Выбрать главу

На третий день утром Валк внезапно напомнил ей о пятом пункте кодекса. Ягич побледнела. Валк отвернулся, отвернулся демонстративно, не скрывая, что дает ей просто передышку.

Теперь уже нельзя было не ответить. Теперь непременно надо было ответить. Но как? Ягич лихорадочно перебирала варианты; сказать, что он заблуждается, что пятый пункт ни при чем? А детектор? Вот как! Значит, она боится только детектора, а не будь его… Нет, нет, это не ее мысль, чья угодно, только не ее! Может, просить о помощи? Но разве она уже исчерпала себя, разве она не властна над собой? Нет, она не исчерпала себя, но ее одолевают сомнения. Но разве нельзя работать сомневаясь?

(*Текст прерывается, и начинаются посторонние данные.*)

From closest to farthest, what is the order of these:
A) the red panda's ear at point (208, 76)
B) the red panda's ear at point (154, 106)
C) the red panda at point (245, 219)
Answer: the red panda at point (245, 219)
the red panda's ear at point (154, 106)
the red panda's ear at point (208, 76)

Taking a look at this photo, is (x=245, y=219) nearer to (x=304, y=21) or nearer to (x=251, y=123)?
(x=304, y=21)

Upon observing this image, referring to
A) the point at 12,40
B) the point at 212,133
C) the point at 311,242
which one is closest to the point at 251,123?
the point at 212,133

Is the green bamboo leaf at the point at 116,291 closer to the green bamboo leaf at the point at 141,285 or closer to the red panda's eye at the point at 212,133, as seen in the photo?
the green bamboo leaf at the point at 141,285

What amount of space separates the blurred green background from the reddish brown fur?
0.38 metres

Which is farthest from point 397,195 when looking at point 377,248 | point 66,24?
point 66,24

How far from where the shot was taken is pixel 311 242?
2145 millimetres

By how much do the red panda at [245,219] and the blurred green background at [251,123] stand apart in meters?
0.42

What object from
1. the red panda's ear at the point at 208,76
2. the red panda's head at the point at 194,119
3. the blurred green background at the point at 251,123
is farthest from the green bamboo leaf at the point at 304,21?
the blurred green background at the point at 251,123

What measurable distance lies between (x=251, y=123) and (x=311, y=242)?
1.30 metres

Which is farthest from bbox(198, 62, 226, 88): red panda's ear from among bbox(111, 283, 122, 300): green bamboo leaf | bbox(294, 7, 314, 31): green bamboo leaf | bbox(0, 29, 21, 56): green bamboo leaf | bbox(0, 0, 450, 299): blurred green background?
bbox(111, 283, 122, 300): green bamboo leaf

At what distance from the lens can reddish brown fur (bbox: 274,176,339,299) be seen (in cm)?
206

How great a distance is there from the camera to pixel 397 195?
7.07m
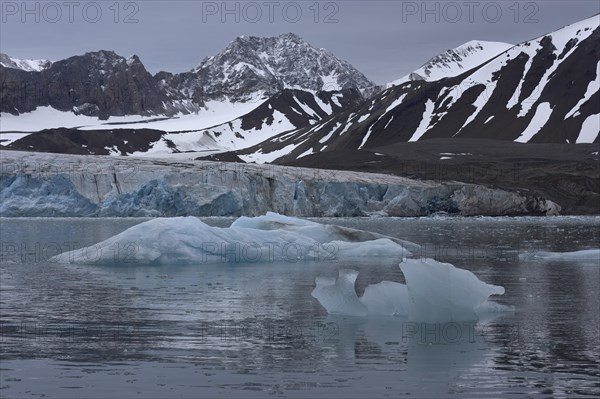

— Нет, — очень спокойно произнес Валк, и она опять увидела эти чужие глаза — глаза времени. — Нет. Мы лечим не роботов, а людей. Ваш скепсис, или, если предпочитаете, неполная вера, заражает пациента. А пациент, вспомните латынь, — это страдающий. Так вправе ли мы еще увеличивать его страдания?

Это был не вопрос, это был категорический ответ, хотя Валк ни на пол-октавы не повысил голоса.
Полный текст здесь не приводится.